Sono giorni di piazze piene: le sardine, pur con i molti dubbi sulla reale consistenza e capacità politica, stanno riabituando molti italiani ad uscire di casa per riportare il corpo nelle strade, là dove la mia generazione considerava l’essere presenti “quasi un obbligo, quasi un dovere”, per dirla con Guccini.

Sono giorni di proteste, anche per il Molise: sanità, soprattutto, e poi trasporti e, come sempre, lavoro. Tuttavia costruire quell’abitudine a partecipare in prima persona alla difesa dei diritti e al rifiuto delle scelte non condivise, che ad altre latitudini sembra naturale come respirare, resta ancora una strada impervia.

Giovedì 12 dicembre a Termoli la Rete della Sinistra ha organizzato un’assemblea pubblica sulla sanità, per informare i cittadini sul contenuto della bozza di Programma Operativo, documento di non facile lettura che faticosamente si è riusciti ad avere e che si è cercato di sintetizzare, per fornire anche qualche controproposta concreta, come eliminare lo squilibrio vergognoso tra pubblico e privato, garantire mezzi e personale adeguati, restituire agli ospedali di Termoli e Isernia il buon livello di prestazioni garantito in passato, evitare di chiudere quello di Agnone e ridurre Larino e Venafro a poliambulatori… Attuare insomma in Molise l’articolo 32 della Costituzione, in nome della sanità pubblica istituita nel 1978, che non chiamava azienda gli ospedali e non considerava merce il bene comune salute.

Si voleva inoltre denunciare la prima indecenza relativa alla sanità in Molise, prima ancora della gestione fallimentare della politica e dello strapotere dei privati: il fatto che il Programma Operativo sia tenuto rigorosamente nascosto ai cittadini, la cui vita, letteralmente, dipende da esso. Constatare però che solo poche persone (rispetto alla platea interessata) abbiano ritenuto opportuno partecipare all’incontro rende davvero arduo il cammino di chi continua a pensare che senza informazione e partecipazione non esista democrazia: pochi i cittadini, pochi i comitati, assenti (tranne i rappresentanti dei Cinque Stelle) i rappresentanti istituzionali.

────────────────────────────────────────

§ Consegna scritta A
Raccogli tutte le righe dei record in cui compare la stringa "instances".

────────────────────────────────────────

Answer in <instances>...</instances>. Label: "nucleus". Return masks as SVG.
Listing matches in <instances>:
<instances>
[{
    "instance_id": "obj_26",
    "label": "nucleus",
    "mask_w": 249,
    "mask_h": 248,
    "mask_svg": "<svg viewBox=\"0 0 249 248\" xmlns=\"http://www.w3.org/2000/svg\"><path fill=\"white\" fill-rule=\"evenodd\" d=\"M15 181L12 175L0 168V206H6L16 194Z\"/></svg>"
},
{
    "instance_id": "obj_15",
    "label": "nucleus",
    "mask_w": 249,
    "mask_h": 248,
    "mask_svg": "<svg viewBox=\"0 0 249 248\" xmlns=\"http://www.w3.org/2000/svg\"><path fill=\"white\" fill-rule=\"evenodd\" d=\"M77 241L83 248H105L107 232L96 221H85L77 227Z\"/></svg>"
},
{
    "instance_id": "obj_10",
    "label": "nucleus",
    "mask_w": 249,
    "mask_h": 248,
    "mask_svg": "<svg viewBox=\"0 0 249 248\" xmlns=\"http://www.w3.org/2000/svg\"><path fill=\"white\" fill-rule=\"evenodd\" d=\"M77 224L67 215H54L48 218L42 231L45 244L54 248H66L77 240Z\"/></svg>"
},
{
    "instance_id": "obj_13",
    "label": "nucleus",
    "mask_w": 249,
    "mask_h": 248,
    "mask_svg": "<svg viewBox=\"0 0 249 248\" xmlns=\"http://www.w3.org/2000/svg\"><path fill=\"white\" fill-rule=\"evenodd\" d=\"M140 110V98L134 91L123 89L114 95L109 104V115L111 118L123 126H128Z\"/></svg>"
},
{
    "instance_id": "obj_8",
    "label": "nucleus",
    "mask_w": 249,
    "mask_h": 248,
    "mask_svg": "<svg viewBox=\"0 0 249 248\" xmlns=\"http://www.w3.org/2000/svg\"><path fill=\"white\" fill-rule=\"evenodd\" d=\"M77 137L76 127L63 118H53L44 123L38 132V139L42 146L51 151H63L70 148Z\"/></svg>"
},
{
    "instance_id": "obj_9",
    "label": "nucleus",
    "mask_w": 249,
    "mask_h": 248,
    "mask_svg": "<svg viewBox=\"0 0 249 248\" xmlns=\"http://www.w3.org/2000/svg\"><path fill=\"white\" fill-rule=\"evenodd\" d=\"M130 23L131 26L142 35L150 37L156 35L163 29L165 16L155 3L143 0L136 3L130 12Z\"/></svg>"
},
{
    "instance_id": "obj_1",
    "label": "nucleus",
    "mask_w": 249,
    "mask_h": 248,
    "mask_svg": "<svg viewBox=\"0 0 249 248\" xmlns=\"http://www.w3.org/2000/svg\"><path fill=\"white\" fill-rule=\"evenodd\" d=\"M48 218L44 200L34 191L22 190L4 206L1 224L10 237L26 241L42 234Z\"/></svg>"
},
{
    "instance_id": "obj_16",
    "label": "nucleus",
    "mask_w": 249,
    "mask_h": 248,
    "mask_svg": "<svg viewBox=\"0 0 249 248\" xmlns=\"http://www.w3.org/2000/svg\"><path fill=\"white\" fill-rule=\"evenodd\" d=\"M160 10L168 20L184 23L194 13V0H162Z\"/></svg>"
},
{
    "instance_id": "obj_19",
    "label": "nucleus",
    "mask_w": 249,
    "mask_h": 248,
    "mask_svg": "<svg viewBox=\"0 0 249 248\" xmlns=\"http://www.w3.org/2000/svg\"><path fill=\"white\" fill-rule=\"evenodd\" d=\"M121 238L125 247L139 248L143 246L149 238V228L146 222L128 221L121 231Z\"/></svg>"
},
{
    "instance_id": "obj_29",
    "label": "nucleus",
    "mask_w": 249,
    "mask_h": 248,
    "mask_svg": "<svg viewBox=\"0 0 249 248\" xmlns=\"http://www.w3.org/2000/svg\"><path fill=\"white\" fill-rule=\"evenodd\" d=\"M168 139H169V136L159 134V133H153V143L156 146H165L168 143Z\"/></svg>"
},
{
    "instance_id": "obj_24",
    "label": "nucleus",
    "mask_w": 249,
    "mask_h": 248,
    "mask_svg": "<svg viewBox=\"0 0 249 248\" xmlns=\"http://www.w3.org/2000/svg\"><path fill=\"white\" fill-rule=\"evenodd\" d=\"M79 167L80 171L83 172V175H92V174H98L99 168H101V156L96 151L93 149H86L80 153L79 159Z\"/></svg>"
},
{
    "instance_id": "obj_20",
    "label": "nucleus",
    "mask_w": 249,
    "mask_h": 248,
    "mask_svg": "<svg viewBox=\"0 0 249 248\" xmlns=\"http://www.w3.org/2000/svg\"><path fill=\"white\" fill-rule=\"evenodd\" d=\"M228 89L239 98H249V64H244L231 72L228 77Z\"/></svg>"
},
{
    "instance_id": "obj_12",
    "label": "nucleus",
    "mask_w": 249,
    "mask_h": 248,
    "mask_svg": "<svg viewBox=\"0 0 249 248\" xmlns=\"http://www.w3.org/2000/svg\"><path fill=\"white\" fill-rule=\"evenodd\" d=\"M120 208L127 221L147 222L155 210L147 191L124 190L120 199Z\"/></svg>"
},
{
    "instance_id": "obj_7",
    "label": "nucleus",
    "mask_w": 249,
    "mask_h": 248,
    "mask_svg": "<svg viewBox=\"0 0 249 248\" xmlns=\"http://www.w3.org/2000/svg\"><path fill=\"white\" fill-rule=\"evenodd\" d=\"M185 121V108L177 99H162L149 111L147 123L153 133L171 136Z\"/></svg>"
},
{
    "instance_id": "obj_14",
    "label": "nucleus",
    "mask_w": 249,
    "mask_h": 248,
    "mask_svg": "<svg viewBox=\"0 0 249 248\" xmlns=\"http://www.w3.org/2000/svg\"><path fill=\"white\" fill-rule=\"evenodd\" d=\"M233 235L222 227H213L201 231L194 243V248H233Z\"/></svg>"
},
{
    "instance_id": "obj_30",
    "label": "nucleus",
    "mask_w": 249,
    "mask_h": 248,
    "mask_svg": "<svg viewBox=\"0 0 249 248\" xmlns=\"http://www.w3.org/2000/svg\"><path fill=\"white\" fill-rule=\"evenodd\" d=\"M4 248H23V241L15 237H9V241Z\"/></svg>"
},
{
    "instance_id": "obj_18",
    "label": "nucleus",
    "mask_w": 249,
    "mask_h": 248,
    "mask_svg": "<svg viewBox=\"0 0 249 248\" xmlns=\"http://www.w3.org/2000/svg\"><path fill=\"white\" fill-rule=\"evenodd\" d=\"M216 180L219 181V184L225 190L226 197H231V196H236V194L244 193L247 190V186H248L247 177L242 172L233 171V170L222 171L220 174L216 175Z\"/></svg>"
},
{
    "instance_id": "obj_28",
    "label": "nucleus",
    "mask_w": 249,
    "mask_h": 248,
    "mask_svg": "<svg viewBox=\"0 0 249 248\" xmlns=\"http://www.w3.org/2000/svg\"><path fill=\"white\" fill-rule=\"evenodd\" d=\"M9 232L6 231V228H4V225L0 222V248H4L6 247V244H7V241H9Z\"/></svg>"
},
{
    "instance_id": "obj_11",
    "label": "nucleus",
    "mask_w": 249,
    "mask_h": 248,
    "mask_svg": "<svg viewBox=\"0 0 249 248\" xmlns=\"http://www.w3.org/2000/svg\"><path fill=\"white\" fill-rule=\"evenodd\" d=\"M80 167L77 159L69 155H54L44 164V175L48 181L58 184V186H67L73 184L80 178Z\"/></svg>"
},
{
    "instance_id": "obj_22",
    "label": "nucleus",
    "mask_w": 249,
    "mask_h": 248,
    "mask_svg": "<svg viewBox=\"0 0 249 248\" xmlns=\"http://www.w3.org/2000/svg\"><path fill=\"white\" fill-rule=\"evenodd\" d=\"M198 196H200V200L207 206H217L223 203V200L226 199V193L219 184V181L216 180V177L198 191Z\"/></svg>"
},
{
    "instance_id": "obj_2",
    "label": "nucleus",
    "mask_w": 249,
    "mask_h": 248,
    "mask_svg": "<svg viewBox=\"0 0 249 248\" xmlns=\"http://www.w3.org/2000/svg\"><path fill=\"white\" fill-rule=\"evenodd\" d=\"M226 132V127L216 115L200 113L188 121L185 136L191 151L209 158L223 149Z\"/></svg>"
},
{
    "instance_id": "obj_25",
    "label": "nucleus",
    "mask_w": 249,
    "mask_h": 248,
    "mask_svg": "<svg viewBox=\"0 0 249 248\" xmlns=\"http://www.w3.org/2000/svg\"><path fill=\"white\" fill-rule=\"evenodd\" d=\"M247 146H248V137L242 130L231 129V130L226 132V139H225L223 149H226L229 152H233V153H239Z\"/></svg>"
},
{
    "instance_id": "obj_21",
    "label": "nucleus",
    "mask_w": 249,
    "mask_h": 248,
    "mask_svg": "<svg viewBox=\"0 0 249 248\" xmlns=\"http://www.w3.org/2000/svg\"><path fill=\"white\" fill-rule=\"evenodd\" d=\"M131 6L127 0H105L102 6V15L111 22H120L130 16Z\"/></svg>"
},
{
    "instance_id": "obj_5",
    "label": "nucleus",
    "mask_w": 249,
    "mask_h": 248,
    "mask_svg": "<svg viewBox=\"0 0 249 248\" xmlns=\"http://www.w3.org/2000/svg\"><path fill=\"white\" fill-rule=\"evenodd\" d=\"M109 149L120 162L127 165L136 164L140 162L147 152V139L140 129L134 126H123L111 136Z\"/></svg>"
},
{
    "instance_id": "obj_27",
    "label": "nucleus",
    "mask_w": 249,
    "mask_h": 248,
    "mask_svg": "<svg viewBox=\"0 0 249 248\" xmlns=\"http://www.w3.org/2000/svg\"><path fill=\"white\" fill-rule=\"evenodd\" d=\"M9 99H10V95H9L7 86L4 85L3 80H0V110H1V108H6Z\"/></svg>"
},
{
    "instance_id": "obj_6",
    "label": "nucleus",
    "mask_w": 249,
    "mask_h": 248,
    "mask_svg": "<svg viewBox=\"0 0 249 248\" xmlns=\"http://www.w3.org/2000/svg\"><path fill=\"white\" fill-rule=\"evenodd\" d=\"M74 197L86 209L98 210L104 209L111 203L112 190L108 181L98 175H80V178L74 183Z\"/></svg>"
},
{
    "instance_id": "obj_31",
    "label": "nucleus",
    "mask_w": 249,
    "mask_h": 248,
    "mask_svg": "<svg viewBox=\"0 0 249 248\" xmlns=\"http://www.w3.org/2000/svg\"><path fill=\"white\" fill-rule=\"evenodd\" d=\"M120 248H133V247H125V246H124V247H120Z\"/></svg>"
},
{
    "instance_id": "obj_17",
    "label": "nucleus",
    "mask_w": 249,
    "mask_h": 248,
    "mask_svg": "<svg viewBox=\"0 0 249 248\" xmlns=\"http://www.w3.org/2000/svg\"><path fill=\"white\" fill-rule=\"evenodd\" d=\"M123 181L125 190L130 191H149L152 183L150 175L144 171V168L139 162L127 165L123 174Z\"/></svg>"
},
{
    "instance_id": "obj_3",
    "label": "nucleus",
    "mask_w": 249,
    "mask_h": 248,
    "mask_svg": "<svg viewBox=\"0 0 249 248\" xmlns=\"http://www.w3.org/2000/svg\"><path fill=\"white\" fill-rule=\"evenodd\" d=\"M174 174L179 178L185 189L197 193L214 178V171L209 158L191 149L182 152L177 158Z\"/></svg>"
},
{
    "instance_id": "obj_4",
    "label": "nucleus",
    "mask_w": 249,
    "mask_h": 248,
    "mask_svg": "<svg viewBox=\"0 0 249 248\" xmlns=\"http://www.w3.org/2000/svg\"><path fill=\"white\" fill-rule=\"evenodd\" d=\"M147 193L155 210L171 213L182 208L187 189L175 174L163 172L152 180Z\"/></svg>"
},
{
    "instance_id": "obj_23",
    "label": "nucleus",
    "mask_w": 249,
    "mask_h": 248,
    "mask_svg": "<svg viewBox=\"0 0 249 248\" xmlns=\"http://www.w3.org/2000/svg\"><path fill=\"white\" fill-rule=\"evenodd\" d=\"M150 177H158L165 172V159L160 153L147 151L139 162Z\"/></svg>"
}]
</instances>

────────────────────────────────────────

§ Consegna scritta B
Cita alla lettera la parte del brano sulla sanità in Molise che comincia con le parole "Giovedì 12 dicembre" e termina con "bene comune salute.".

§ Risposta completa A
Answer in <instances>...</instances>. Label: "nucleus". Return masks as SVG.
Listing matches in <instances>:
<instances>
</instances>

§ Risposta completa B
Giovedì 12 dicembre a Termoli la Rete della Sinistra ha organizzato un’assemblea pubblica sulla sanità, per informare i cittadini sul contenuto della bozza di Programma Operativo, documento di non facile lettura che faticosamente si è riusciti ad avere e che si è cercato di sintetizzare, per fornire anche qualche controproposta concreta, come eliminare lo squilibrio vergognoso tra pubblico e privato, garantire mezzi e personale adeguati, restituire agli ospedali di Termoli e Isernia il buon livello di prestazioni garantito in passato, evitare di chiudere quello di Agnone e ridurre Larino e Venafro a poliambulatori… Attuare insomma in Molise l’articolo 32 della Costituzione, in nome della sanità pubblica istituita nel 1978, che non chiamava azienda gli ospedali e non considerava merce il bene comune salute.